Над моей головой Кастро яростно призывал к мировой революции, Кеннеди твердил о своей политике «Новых рубежей»; западные страны рекламировали «общество всеобщего процветания», стремясь одурманить народные массы; где-то выбирали «королеву молока»... Как же далеко, бесконечно далеко было все это от меня. Как-то сложится моя жизнь здесь? И в этой миром забытой убогой деревушке, которой не коснулся прогресс, я находил согревающую душу тепло, даже какую-то новизну. Когда в детстве я убегал в комнаты слуг, старшие всегда бранились: «Не смей с ними водиться, они тебе неровня!» Позднее мне довелось войти в круг интеллектуалов. Они создали в своем воображении возвышенный образ рабочего в белой рубашке, синей куртке и холщовой кепке, со здоровым цветом лица, который бодро шагает по широкой дороге, освещенной солнцем. Когда нас призывали «учиться у трудящихся», я не имел о них ни малейшего представления. В лагере со мной сидели только интеллигенты да уголовники. И вот наконец здесь, в этой деревушке, я оказался среди трудящихся. В них есть оптимизм, они внутренне свободны и совсем не похожи на заключенных. Такого я не ожидал. Пусть они бедны, неразвиты, порою грубоваты — мне хотелось сравнить их с алмазами, нуждающимися в огранке. Вспомнив все виденное и слышанное накануне, я улыбнулся.
12
Чжэннаньпу разочаровал меня. Я тащился туда за 30 ли и совершенно стер ноги. В сущности, это обычное поселение, только огороженное стеной, некогда оно было основано богатым скотовладельцем. Почва вокруг — сплошь песок и камни; до гор — рукой подать; вся растительность — тучи сорняков. Внутри стены — дюжина домов, меньше, чем в нашей деревушке. Крепостные ворота давно сняты, и провал в стене зияет, словно отверстая пасть. И все-таки здесь почта, кредитный кооператив, магазинчик, милиция — не просто городок, а настоящий политико-экономический центр. Сегодня — базарный день, на рынке полно народу, как на восточном базаре из голливудского фильма.

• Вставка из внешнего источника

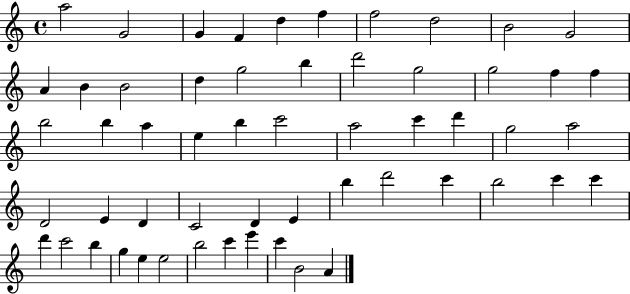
{
  \clef treble
  \time 4/4
  \defaultTimeSignature
  \key c \major
  a''2 g'2 | g'4 f'4 d''4 f''4 | f''2 d''2 | b'2 g'2 | \break a'4 b'4 b'2 | d''4 g''2 b''4 | d'''2 g''2 | g''2 f''4 f''4 | \break b''2 b''4 a''4 | e''4 b''4 c'''2 | a''2 c'''4 d'''4 | g''2 a''2 | \break d'2 e'4 d'4 | c'2 d'4 e'4 | b''4 d'''2 c'''4 | b''2 c'''4 c'''4 | \break d'''4 c'''2 b''4 | g''4 e''4 e''2 | b''2 c'''4 e'''4 | c'''4 b'2 a'4 | \break \bar "|."
}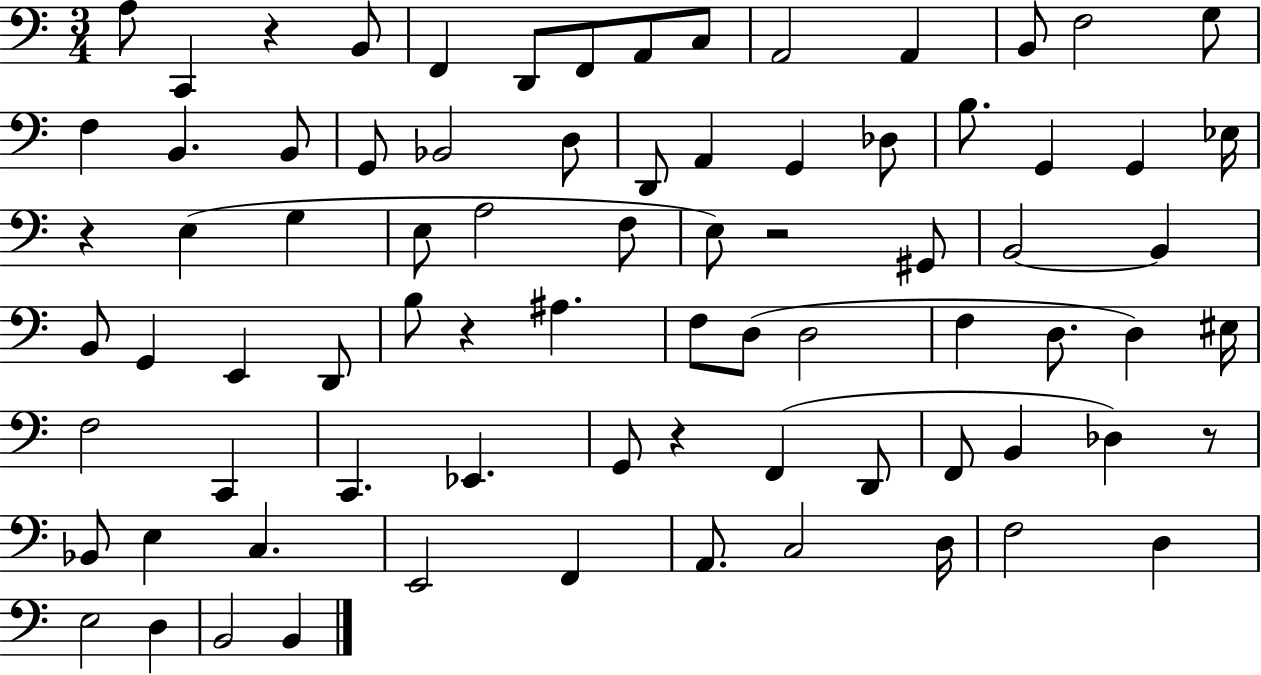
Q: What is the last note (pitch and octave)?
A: B2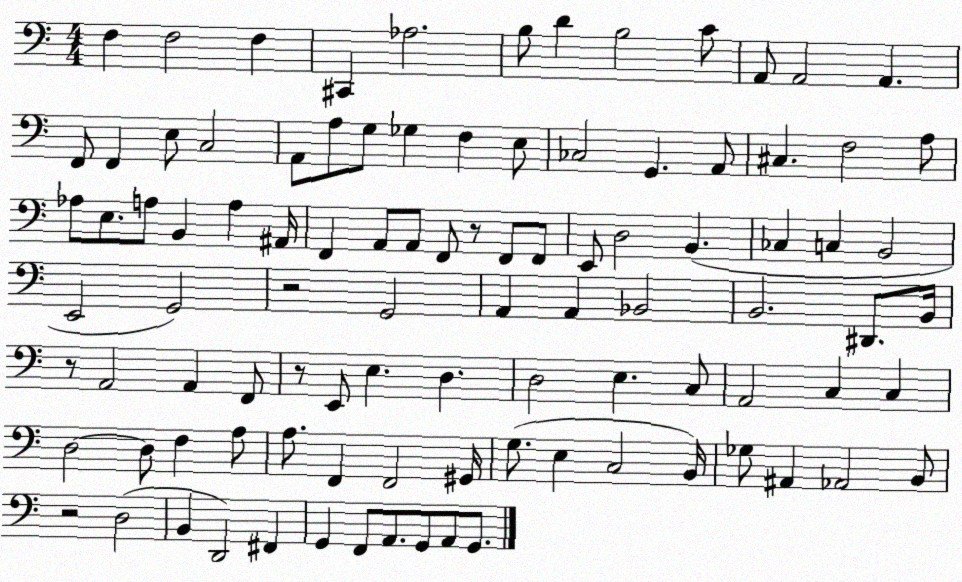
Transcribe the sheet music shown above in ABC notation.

X:1
T:Untitled
M:4/4
L:1/4
K:C
F, F,2 F, ^C,, _A,2 B,/2 D B,2 C/2 A,,/2 A,,2 A,, F,,/2 F,, E,/2 C,2 A,,/2 A,/2 G,/2 _G, F, E,/2 _C,2 G,, A,,/2 ^C, F,2 A,/2 _A,/2 E,/2 A,/2 B,, A, ^A,,/4 F,, A,,/2 A,,/2 F,,/2 z/2 F,,/2 F,,/2 E,,/2 D,2 B,, _C, C, B,,2 E,,2 G,,2 z2 G,,2 A,, A,, _B,,2 B,,2 ^D,,/2 B,,/4 z/2 A,,2 A,, F,,/2 z/2 E,,/2 E, D, D,2 E, C,/2 A,,2 C, C, D,2 D,/2 F, A,/2 A,/2 F,, F,,2 ^G,,/4 G,/2 E, C,2 B,,/4 _G,/2 ^A,, _A,,2 B,,/2 z2 D,2 B,, D,,2 ^F,, G,, F,,/2 A,,/2 G,,/2 A,,/2 G,,/2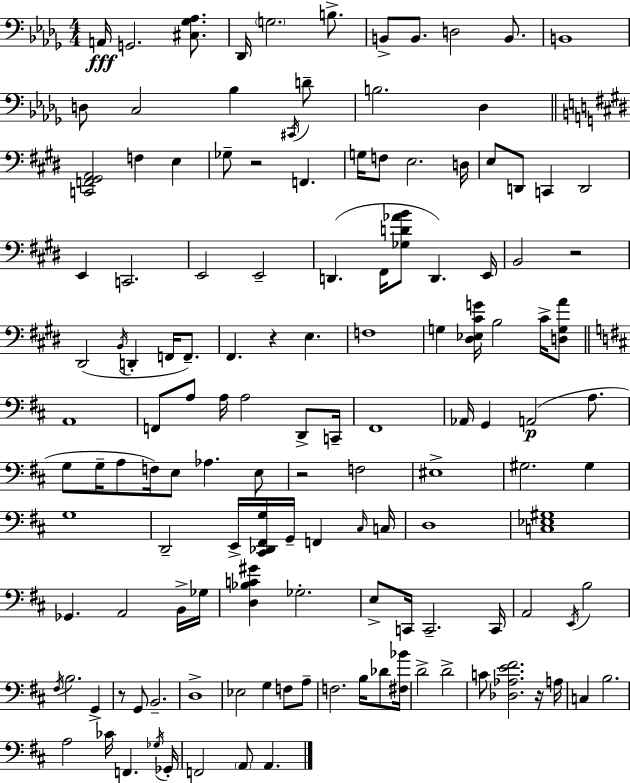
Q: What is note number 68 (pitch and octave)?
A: E3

Первым делом я отправил письмо матери, сообщил, что освободился из лагеря, что теперь я настоящий работяга, живущий собственным трудом, что питаюсь хорошо, что поправился и загорел... Говорят даже, что я теперь такой крепыш — ну вылитый сталевар с советского плаката «Ты потрудился на благо родины?». Ничем более существенным, чем бодрый тон, я ее порадовать не мог.
Все наши, Начальник в том числе, просили меня отправить их пухлые письма, наверняка набитые просьбами о скорейшем переводе. На дверях почты — провинциальная газета недельной давности с рекламой советского фильма «Алые паруса». Я знаю — это по Грину. Алые паруса, алые паруса... Только вообрази; девушка, похожая на Ассоль, приносит тебе счастье... Каково, а?
За десять минут я прошел всю улицу из конца в конец. На полках магазинчика пылилось несколько отрезов, одеяла и, конечно, соль. Объявление на темной продымленной стене гласило; «Замечательный новый продукт: дешевые иракские финики — два юаня за цзинь!» Красная бумага выцвела. Дедок, греющийся у печки, сказал, что это дело давнее, почитай полгода прошло.
На рынке несколько десятков стариков торговали вялой морковкой и картофелем. Один приволок немыслимо древнюю тощую овцу, и за 150 юаней в нее буквально впились рабочие из каменоломни. Я смотрел, как они уносили ее, даже не позволив идти самой, и у меня текли слюнки. Мяса с нее будет цзиней двенадцать... Но я-то и прицениться к баранине не смел.